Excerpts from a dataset
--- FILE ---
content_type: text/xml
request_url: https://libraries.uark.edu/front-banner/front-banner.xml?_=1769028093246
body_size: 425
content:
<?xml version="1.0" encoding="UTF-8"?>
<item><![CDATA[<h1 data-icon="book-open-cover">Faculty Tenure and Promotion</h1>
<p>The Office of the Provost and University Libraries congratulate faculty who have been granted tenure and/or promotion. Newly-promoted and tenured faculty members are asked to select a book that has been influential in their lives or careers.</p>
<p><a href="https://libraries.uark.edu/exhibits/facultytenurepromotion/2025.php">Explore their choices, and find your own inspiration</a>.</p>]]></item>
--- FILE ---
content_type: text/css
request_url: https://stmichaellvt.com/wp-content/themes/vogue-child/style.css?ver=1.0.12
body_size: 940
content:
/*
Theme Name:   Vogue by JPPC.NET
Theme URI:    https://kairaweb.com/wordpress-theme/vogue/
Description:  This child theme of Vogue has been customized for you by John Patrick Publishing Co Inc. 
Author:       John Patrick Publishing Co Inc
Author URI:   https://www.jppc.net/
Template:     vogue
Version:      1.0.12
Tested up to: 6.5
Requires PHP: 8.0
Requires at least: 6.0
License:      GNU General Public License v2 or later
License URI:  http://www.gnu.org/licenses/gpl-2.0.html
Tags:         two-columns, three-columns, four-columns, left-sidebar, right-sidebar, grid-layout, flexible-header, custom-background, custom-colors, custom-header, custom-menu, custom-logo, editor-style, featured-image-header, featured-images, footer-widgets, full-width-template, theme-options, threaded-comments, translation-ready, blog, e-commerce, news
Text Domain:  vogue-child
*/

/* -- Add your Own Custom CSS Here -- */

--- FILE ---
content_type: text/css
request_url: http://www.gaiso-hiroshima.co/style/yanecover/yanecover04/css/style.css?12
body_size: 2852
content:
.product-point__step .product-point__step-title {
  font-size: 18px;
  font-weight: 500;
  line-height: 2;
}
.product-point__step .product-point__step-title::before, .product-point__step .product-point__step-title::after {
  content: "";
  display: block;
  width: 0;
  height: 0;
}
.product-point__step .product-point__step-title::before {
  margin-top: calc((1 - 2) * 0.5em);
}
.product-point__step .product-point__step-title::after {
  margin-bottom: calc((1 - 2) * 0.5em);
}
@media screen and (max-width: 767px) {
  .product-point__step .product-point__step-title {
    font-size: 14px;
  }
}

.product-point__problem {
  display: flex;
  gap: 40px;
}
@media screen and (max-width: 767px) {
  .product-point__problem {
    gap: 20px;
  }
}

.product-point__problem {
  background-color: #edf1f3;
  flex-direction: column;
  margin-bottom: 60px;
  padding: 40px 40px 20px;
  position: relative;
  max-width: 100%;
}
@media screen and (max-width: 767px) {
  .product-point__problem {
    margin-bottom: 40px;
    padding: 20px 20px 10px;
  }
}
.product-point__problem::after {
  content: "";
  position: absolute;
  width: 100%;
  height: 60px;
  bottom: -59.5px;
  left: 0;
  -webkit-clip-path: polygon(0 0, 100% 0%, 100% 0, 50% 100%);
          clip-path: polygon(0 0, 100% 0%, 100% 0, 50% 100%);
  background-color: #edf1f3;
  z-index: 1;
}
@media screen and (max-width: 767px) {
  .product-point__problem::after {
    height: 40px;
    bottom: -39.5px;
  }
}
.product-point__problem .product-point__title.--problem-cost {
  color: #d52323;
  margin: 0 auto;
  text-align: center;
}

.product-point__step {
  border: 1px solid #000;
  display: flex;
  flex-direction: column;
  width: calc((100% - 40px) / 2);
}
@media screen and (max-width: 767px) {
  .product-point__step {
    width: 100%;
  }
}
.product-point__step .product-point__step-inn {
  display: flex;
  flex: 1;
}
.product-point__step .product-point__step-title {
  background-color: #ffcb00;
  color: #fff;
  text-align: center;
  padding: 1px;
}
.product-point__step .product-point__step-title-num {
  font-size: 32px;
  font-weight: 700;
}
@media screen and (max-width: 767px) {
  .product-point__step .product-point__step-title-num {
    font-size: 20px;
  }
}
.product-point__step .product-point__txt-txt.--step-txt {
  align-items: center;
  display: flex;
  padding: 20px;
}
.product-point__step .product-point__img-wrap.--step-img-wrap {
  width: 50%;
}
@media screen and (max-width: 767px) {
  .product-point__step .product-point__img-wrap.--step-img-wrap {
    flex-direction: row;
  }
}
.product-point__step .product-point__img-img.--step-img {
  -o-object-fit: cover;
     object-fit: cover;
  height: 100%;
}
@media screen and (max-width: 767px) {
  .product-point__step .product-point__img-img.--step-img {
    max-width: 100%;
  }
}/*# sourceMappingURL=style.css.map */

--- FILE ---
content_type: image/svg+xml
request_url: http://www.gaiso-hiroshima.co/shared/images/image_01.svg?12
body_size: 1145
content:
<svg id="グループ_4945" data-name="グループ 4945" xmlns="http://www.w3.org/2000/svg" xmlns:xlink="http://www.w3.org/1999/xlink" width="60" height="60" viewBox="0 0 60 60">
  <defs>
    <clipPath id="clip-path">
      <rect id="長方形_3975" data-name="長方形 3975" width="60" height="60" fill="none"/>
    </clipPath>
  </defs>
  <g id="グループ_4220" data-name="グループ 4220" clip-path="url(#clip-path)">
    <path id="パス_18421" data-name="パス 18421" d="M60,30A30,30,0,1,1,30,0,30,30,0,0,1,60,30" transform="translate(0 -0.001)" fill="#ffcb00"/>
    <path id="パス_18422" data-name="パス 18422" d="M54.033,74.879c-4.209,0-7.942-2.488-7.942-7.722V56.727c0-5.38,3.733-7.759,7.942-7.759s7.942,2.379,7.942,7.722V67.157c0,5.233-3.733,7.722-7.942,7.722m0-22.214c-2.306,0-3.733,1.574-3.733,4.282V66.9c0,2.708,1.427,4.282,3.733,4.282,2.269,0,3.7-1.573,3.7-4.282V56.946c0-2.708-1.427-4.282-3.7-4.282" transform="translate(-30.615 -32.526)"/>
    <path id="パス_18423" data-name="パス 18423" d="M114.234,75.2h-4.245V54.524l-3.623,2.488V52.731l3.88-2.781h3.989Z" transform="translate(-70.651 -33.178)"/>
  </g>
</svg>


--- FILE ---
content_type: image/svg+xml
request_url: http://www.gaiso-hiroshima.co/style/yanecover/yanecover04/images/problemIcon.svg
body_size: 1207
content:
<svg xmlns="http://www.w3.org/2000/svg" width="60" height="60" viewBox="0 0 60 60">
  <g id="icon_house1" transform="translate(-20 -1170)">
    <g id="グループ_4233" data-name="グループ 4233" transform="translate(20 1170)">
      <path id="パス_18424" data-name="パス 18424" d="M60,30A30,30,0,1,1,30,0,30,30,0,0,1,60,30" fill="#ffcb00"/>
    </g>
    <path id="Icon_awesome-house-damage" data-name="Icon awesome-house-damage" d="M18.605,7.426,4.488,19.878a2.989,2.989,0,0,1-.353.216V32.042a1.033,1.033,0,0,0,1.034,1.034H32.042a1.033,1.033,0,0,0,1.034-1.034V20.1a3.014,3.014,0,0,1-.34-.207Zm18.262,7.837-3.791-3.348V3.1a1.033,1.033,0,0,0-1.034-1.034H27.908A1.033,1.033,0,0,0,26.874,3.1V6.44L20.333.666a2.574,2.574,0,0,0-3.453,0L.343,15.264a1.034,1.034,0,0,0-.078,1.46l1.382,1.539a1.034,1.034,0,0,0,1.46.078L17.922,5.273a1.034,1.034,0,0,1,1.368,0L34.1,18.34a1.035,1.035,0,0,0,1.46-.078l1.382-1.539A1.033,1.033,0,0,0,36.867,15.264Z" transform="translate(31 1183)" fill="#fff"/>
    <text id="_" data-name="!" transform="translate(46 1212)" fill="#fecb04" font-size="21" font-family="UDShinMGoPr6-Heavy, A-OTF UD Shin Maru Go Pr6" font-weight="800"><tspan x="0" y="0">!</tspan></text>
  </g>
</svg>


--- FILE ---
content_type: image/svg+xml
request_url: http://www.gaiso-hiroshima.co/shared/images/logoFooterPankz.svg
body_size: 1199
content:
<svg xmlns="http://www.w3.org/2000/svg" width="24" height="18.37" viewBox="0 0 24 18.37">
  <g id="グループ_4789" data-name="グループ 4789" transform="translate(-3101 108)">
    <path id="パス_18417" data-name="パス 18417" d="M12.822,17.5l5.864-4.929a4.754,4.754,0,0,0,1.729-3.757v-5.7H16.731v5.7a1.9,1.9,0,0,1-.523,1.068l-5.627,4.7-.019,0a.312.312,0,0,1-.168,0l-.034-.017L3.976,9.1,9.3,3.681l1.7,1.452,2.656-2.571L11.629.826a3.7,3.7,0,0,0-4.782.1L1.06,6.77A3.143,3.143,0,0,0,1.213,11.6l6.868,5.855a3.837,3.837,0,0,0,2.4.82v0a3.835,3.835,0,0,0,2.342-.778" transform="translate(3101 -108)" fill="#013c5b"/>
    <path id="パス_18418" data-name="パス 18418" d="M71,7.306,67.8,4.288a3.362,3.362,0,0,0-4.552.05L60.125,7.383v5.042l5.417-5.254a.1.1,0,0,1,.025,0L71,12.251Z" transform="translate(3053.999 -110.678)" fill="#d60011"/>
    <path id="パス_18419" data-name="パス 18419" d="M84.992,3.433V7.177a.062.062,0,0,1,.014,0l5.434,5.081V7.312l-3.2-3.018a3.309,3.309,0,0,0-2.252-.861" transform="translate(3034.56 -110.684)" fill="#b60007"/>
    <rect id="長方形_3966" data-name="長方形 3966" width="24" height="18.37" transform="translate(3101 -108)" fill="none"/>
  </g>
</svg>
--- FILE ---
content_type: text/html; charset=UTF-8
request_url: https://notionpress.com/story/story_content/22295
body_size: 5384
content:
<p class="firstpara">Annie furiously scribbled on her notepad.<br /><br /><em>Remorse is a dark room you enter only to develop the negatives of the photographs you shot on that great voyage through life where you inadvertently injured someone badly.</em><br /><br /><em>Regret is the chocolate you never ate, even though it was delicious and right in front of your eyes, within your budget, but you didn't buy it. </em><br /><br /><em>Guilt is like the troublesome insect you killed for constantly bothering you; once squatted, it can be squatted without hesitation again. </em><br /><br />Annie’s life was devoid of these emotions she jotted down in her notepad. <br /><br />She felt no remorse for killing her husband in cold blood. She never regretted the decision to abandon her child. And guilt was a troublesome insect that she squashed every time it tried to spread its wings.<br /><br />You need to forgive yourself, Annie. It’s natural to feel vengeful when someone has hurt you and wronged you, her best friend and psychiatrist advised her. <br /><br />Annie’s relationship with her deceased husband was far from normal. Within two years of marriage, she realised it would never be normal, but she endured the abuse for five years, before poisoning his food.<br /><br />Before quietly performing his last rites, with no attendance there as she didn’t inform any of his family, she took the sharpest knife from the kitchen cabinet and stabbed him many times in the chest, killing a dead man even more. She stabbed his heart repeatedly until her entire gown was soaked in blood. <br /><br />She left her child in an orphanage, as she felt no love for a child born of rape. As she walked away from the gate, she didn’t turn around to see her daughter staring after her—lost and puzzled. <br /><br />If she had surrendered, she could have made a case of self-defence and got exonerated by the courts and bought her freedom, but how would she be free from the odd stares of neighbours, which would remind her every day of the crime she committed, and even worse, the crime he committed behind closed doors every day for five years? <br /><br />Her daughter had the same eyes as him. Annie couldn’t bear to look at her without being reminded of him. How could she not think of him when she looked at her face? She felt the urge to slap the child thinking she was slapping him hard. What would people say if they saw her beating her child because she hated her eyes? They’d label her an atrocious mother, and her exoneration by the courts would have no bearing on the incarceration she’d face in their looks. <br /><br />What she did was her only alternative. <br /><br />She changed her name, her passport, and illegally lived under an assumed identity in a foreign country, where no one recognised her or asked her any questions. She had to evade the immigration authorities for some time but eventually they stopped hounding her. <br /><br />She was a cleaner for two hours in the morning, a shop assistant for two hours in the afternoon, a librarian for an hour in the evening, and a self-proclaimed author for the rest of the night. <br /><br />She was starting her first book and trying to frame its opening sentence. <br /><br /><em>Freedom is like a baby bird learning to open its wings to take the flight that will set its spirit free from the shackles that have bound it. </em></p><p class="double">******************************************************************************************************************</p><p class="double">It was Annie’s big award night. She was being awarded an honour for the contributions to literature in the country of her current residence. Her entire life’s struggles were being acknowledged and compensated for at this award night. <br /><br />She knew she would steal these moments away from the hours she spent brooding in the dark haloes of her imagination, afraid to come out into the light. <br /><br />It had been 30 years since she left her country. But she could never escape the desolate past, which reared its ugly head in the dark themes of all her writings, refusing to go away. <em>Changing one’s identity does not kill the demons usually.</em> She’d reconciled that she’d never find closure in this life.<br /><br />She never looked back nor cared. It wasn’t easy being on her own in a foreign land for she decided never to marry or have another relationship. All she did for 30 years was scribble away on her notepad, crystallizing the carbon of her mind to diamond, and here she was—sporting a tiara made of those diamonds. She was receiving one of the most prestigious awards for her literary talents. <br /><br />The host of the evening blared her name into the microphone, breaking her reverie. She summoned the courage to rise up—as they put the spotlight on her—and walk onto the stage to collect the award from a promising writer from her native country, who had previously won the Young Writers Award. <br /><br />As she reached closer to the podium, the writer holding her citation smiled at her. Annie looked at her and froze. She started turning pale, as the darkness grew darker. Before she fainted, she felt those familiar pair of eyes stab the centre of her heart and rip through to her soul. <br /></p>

Problem to solve
Answer with one number, namely the count of lines in the entries that include the word "wrap".

Answer to this task
2